**What you will do:** Rewrite every line of the material below as a Markdown table with the columns "Row" and "Line," one row per line and blank lines omitted. Leave out the pictures.

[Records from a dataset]
--*--

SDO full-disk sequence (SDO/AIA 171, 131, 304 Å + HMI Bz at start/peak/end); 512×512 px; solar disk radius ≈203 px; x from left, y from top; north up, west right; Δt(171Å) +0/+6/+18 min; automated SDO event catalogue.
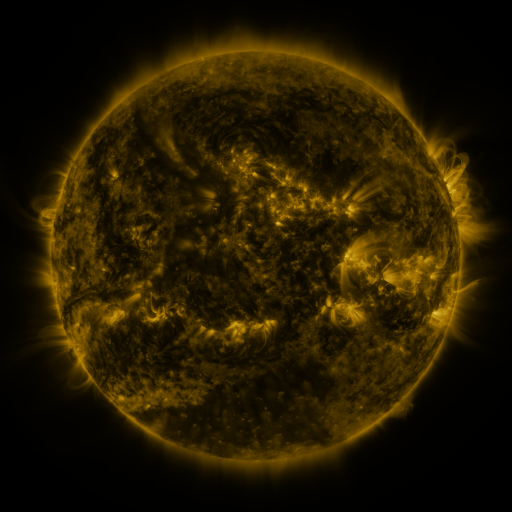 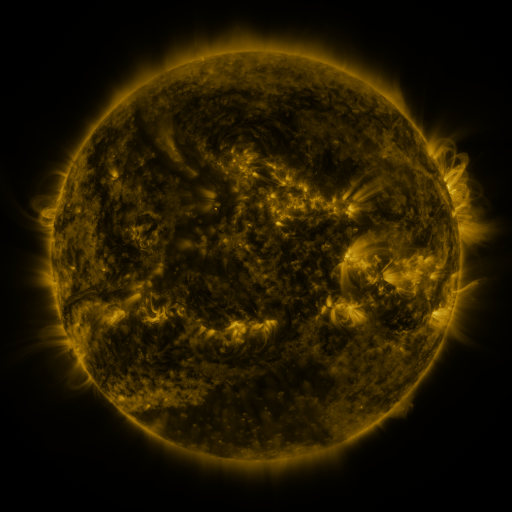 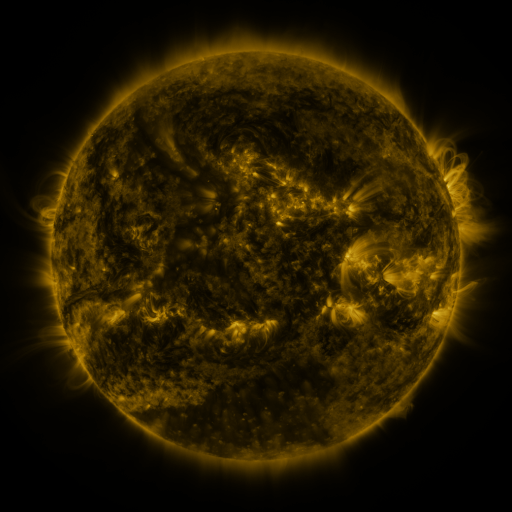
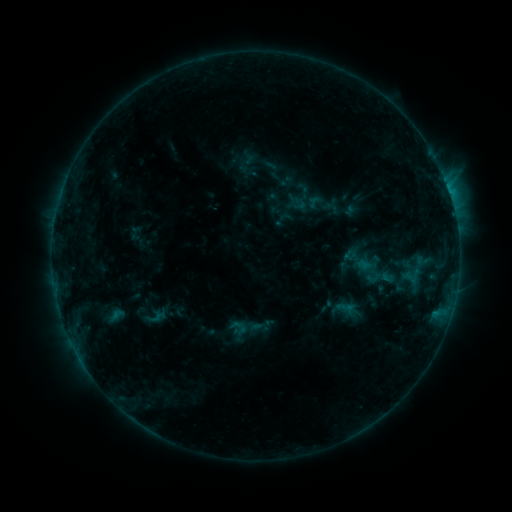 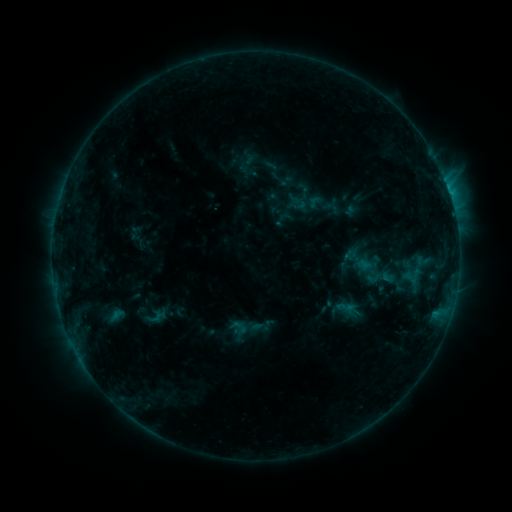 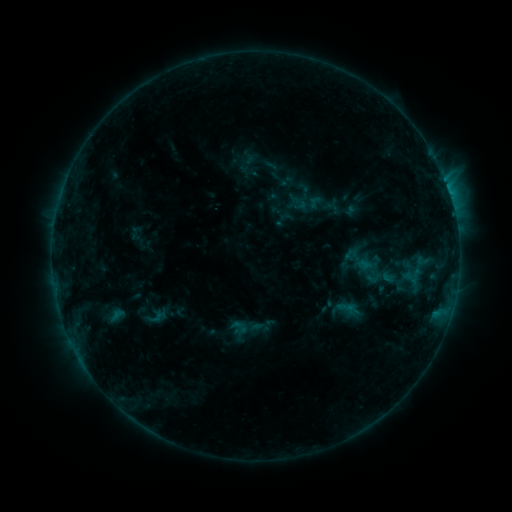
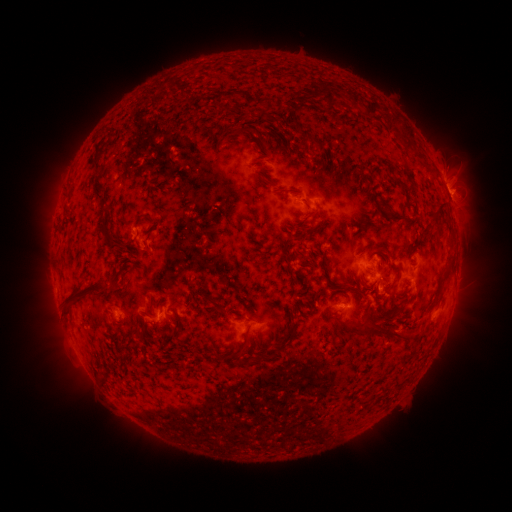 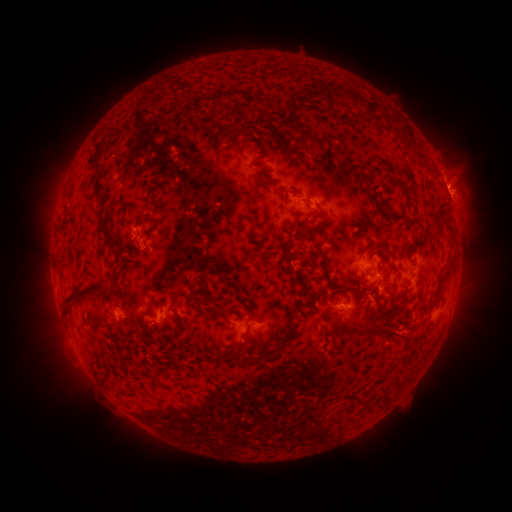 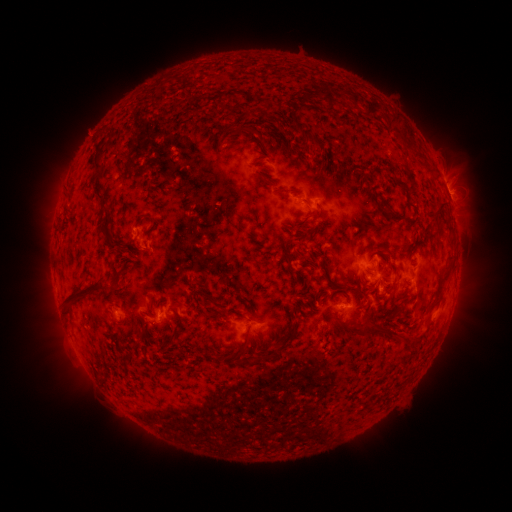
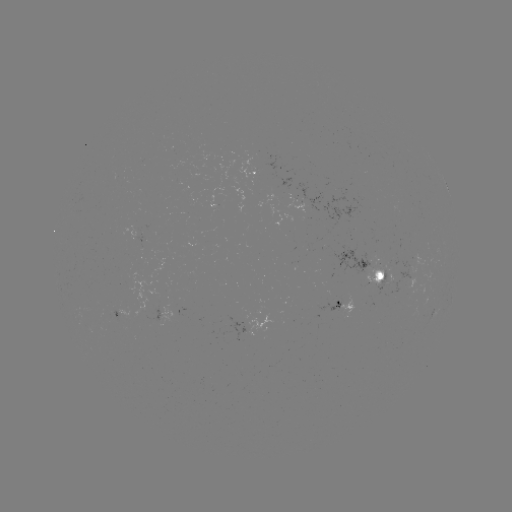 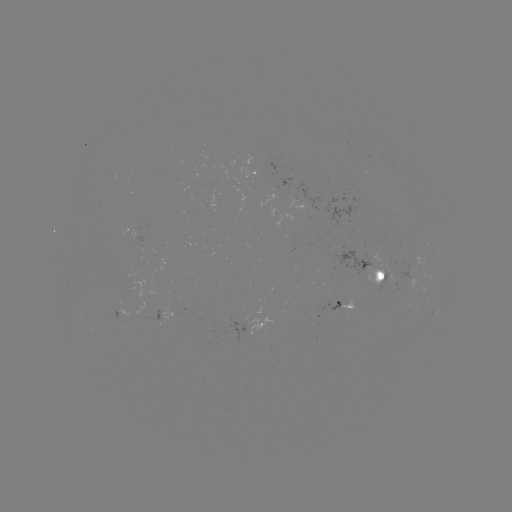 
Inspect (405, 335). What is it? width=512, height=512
eruption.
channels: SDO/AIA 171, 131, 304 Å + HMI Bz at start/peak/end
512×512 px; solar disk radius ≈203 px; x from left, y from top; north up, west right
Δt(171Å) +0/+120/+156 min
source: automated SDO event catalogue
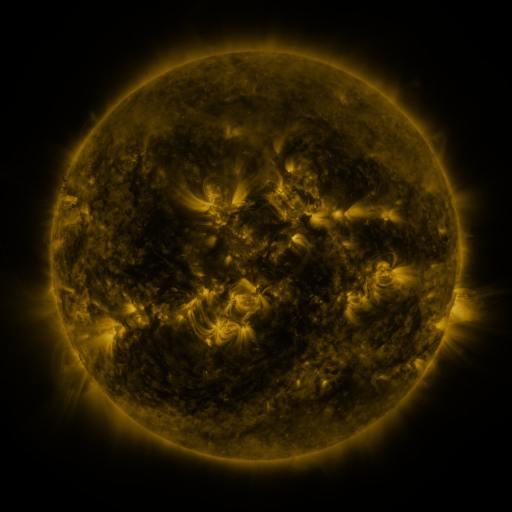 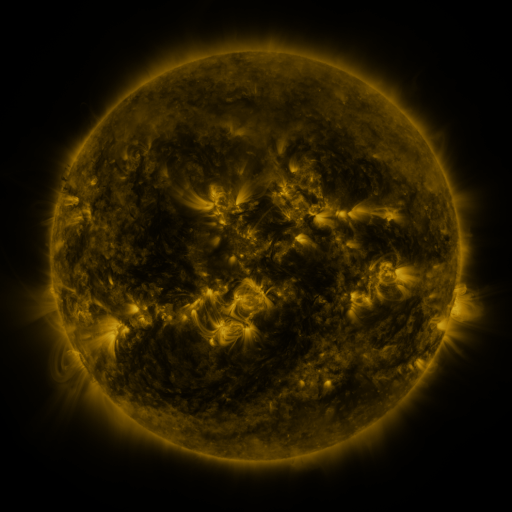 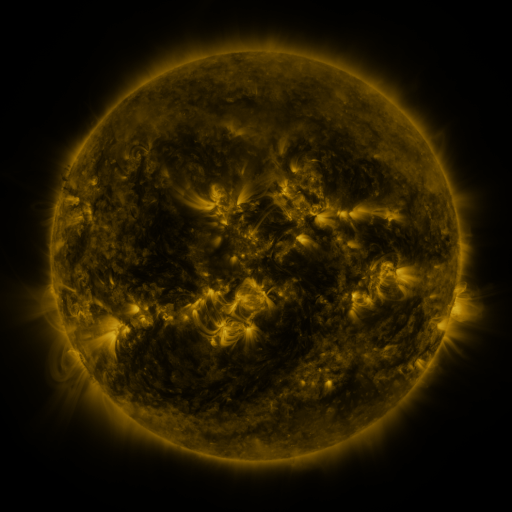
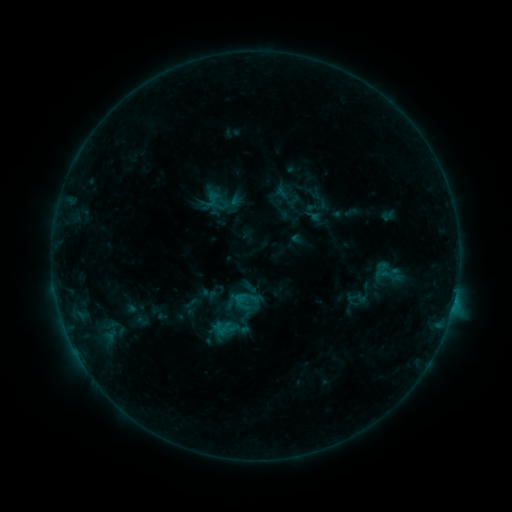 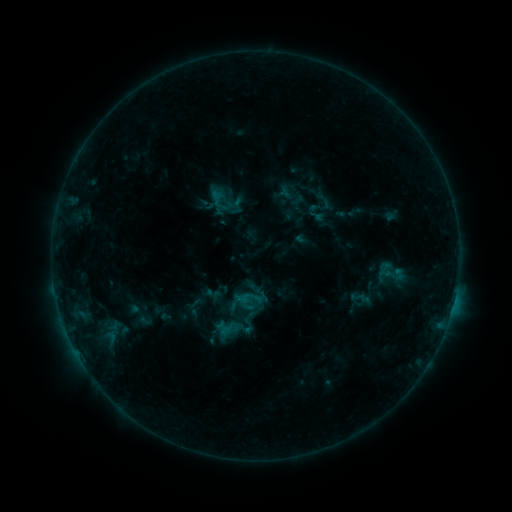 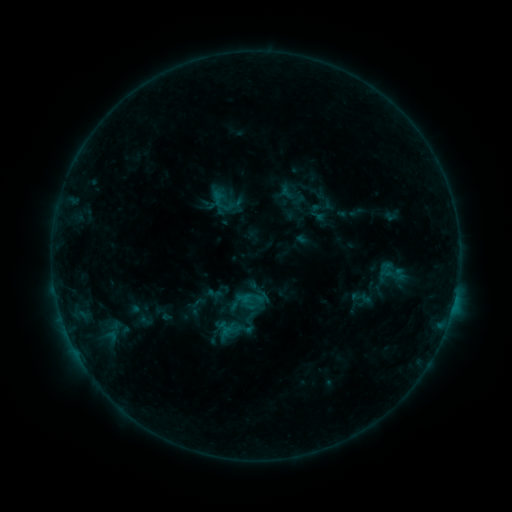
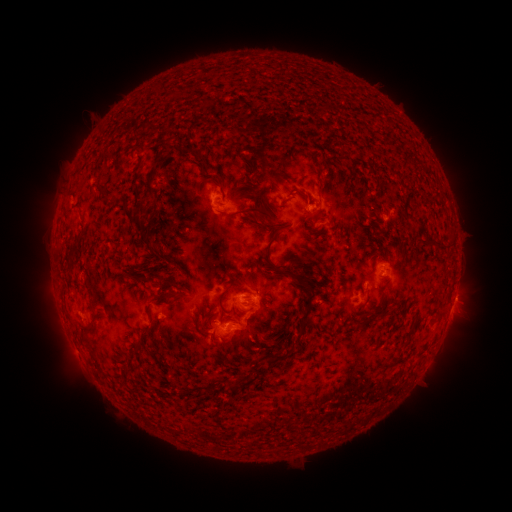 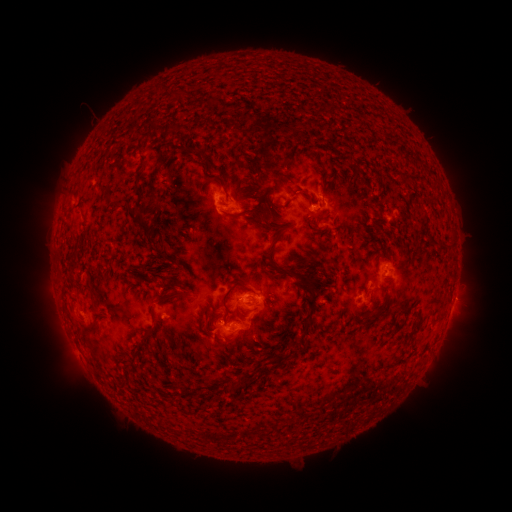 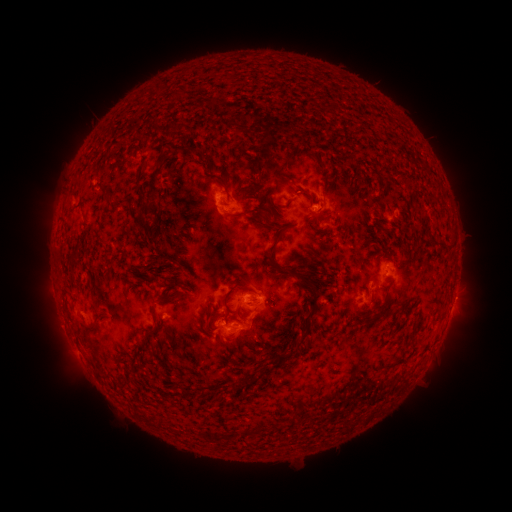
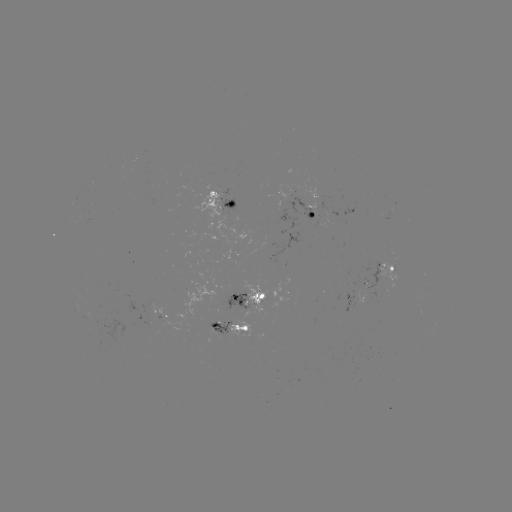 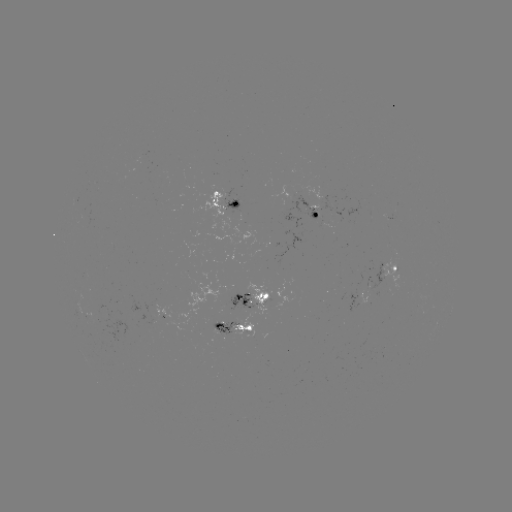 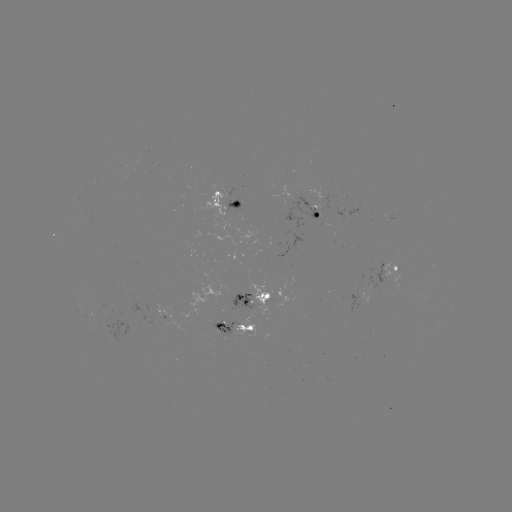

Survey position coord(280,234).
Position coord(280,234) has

--*--

**Solution to this problem:**
| Row | Line |
|---|---|
| 1 | SDO full-disk sequence (SDO/AIA 171, 131, 304 Å + HMI Bz at start/peak/end); 512×512 px; solar disk radius ≈203 px; x from left, y from top; north up, west right; Δt(171Å) +0/+6/+18 min; automated SDO event catalogue. |
| 2 | Inspect (405, 335). What is it? width=512, height=512 |
| 3 | eruption. |
| 4 | channels: SDO/AIA 171, 131, 304 Å + HMI Bz at start/peak/end |
| 5 | 512×512 px; solar disk radius ≈203 px; x from left, y from top; north up, west right |
| 6 | Δt(171Å) +0/+120/+156 min |
| 7 | source: automated SDO event catalogue |
| 8 | Survey position coord(280,234). |
| 9 | Position coord(280,234) has |